TO BE DONE
A. In the passage comparing vintage bass drums, what feature gives Rogers drums their attack and openness?
B. Summarize the passage comparing vintage bass drums in two sentences.
C. Extend the post comparing vintage bass drums, picking up right after its final sentence.

PROVIDED PASSAGE
As a former, 10-year Rogers 20 owner, though, I can tell you there is a significant difference.

What Rogers has vs. the other brands of the day is *attack* and openness....due to the sharp bearing edges.

You hit a Rogers 20" kick and it just goes POW! Like artillery going off. Solid, loud, deep, open. Big sound. There's a subharmonic bass presence that is not quite there with the other brands.

I had a Ludwig '70s 3-ply kit with a 22" for a few years, and the Rogers 20" was a more powerful bass drum.

That's not to say that Rogers is a better sound. What it DOESN'T have is quite the same kind of warm, round thud of a Ludwig or Sling. Rogers is a little cleaner/more scooped in the mids.

GRETSCH 20s, however...interesting case. Got two here, a RB and a USAC. Very similar sounds. They have ALMOST as much of that "pow"/attack factor of the Rogers, plus they have a little more warmth and mid presence to my ears (gum vs. birch, perhaps?). As many people like to say about Gretsch, they walk a line, in a way, between a "vintage" and a modern sound.

DATASET ROWS
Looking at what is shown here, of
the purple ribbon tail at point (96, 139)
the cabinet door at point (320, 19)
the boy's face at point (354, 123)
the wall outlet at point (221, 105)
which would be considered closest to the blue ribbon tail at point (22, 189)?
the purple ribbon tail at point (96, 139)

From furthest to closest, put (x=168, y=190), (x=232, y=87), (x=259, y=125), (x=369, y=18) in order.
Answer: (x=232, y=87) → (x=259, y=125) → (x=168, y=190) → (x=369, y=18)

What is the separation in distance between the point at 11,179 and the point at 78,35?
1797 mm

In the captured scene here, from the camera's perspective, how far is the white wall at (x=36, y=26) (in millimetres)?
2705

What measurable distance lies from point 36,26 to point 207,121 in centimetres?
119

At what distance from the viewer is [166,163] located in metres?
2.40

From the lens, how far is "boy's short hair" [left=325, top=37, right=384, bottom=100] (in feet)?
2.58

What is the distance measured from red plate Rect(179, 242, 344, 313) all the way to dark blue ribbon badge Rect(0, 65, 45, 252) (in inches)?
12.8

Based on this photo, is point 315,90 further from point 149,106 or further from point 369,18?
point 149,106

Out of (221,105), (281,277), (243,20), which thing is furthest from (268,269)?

RESPONSES FOR EACH TASK
A. The sharp bearing edges.

B. A former 10-year Rogers owner says the Rogers 20" kick has more attack, openness and subharmonic bass presence than other brands of its day, and was more powerful than a '70s Ludwig with a 22", though it lacks the warm, round thud of a Ludwig or Sling and is more scooped in the mids. Gretsch 20s have almost as much attack plus more warmth and mid presence, walking a line between a vintage and a modern sound.

C.
IMO.
Interesting. In addition to being blown away by other people’s Rogers 20-inchers, I’ve been super underwhelmed by my own DW 20, which has a sharp edge but just doesn’t sound like much behind the kit (it sounds great to me on tape and also in the room according to various bandmates).

But … my other favorite bass drum is a beat up Gretsch SB that has much more punch, projection and a certain quality that my other 22s (including a’67 Ludwig) don’t quite have.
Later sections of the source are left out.